Since the test set was not used during training or model selection, it provides an unbiased estimate of how the model will perform on new data.

### 2.5 Key Points
- Training set: Used for learning model parameters
- Validation set: Used for model selection
- Test set: Used for evaluation of final model
- Avoid overfitting by keeping test set fully isolated

<hr>

# 3. Machine Learning Model Development Workflow

### 3.1 Introduction
The workflow of developing a machine learning system often involves a continuous cycle of idea generation, model training, and evaluation. It's quite rare for a machine learning model to perform exceptionally well on its first run. An integral part of the machine learning model development process involves deciding what to do next to enhance the model's performance. A practical approach to determining the next steps in improving a model's performance involves examining the model's bias and variance. A model's bias and variance can provide useful insights into its performance and guide the steps needed to improve it.

### 3.2 Bias and Variance
In machine learning, bias refers to an algorithm's tendency to consistently learn the wrong thing by not taking into account all the information in the data. **A high bias algorithm often results in underfitting,** where the model is too simple to capture the complexity of the data and does not perform well.

On the other hand, variance refers to an algorithm's sensitivity to small fluctuations in the training set. **A high variance algorithm results in overfitting,** where the model performs well on the training data but does not generalize well to unseen data.

### 3.3 Linear Regression Example
Consider a dataset that we want to fit a model to. We have a few options:
- Fitting a straight line (linear model) might not work well because it underfits the data, hence resulting in a high bias.
- Fitting a high-degree polynomial may overfit the data, capturing not only the underlying trend but also the noise in the data, leading to high variance.
- A model with a degree in between, like a quadratic polynomial, might be a good fit, neither underfitting nor overfitting the data.
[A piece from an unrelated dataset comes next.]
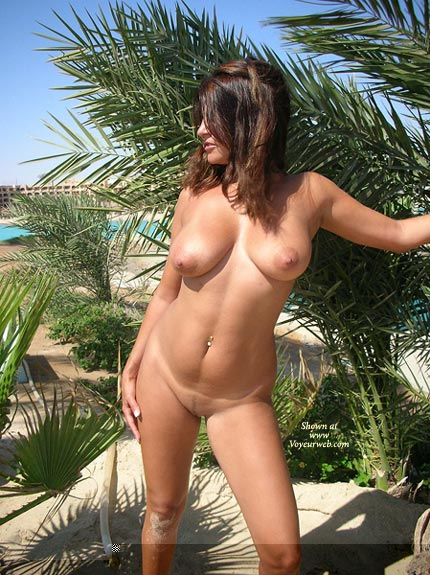 Pic #1 - Naked At The Beach - Big Tits, Exposed In Public, Full Nude, Hairy Pussy, Standing , Naked At The Beach, Just Getting A Tan, Hairy Pussy, Fully Naked, Standing, Big Boobs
### 3.4 Bias-Variance Trade-off
The concepts of bias and variance are tied to the model's performance on the training set and the cross-validation set:

- When a model underfits (high bias), it performs poorly on both the training set ($J_{train}$ is high) and the cross-validation set ($J_{cv}$ is high).
> $$J_{train} \approx J_{cv} \approx \text{high}$$

- When a model overfits (high variance), it performs well on the training set ($J_{train}$ is low) but poorly on the cross-validation set ($J_{cv}$ is high).
> $$J_{cv} >> J_{train}$$

- These different scenarios lead to the famous bias-variance trade-off in machine learning: models with a lower bias have a higher variance, and vice versa.
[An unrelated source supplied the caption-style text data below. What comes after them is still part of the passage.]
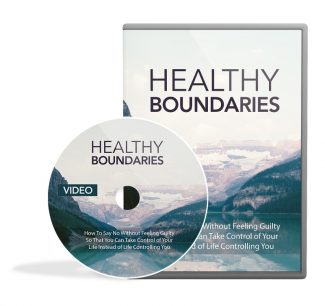 Healthy Boundaries Video Upgrade MRR Video With Audio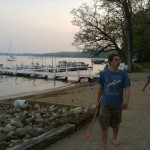Lake Geneva - May 2013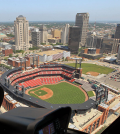 Busch Stadium from helicopter in 2011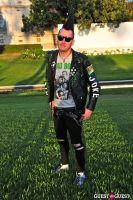 Johnny Ramone Tribute #129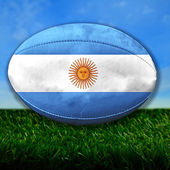 Argentina Rugby — Stock Photo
As the model complexity increases (degree of the polynomial increases), the training error ($J_{train}$) decreases — the model fits the training data better.

However, the cross-validation error ($J_{cv}$) decreases initially, reaches a minimum, and then starts increasing. When the model is too simple, it underfits the data, leading to high $J_{cv}$. When the model is too complex, it overfits the training data, and $J_{cv}$ increases.

Choosing the right complexity for the model, such that both the training and cross-validation errors are minimized, is key to building a successful machine learning model.

<hr>

# 4. Learning Algorithm Performance: The Impact of Regularization Parameter

The choice of the regularization parameter (Lambda or $\lambda$) influences the bias and variance, ultimately affecting the overall performance of the learning algorithm.

### 4.1 Regularization Parameter and Model Complexity
We begin with the exploration of the model's behavior under extreme regularization values.

- When $\lambda$ is set to a large value, the model's parameters are compelled to remain small to minimize the regularization term in the cost function. Consequently, this produces a simplistic model with high bias (underfitting) as it doesn't fit the training data well.

- On the other extreme, if $\lambda$ is set to a small value (even zero), the regularization effect is essentially nullified. The model tends to overfit the data, as seen in the form of a high-variance model.

An optimal value of $\lambda$ will ideally strike a balance between these extremes, resulting in a model that fits the data well with relatively low training and cross-validation errors.

### 4.2 Selecting Regularization Parameter Using Cross-validation
To identify a suitable value for $\lambda$, we can utilize cross-validation. This process involves iteratively fitting the model with different $\lambda$ values and computing the corresponding cross-validation error. The $\lambda$ value that yields the lowest cross-validation error is then chosen as the optimal parameter.

### 4.3 Understanding Error as a Function of Lambda
- For smaller $\lambda$ values, the model has high variance (overfitting), which results in a low training error but a high cross-validation error.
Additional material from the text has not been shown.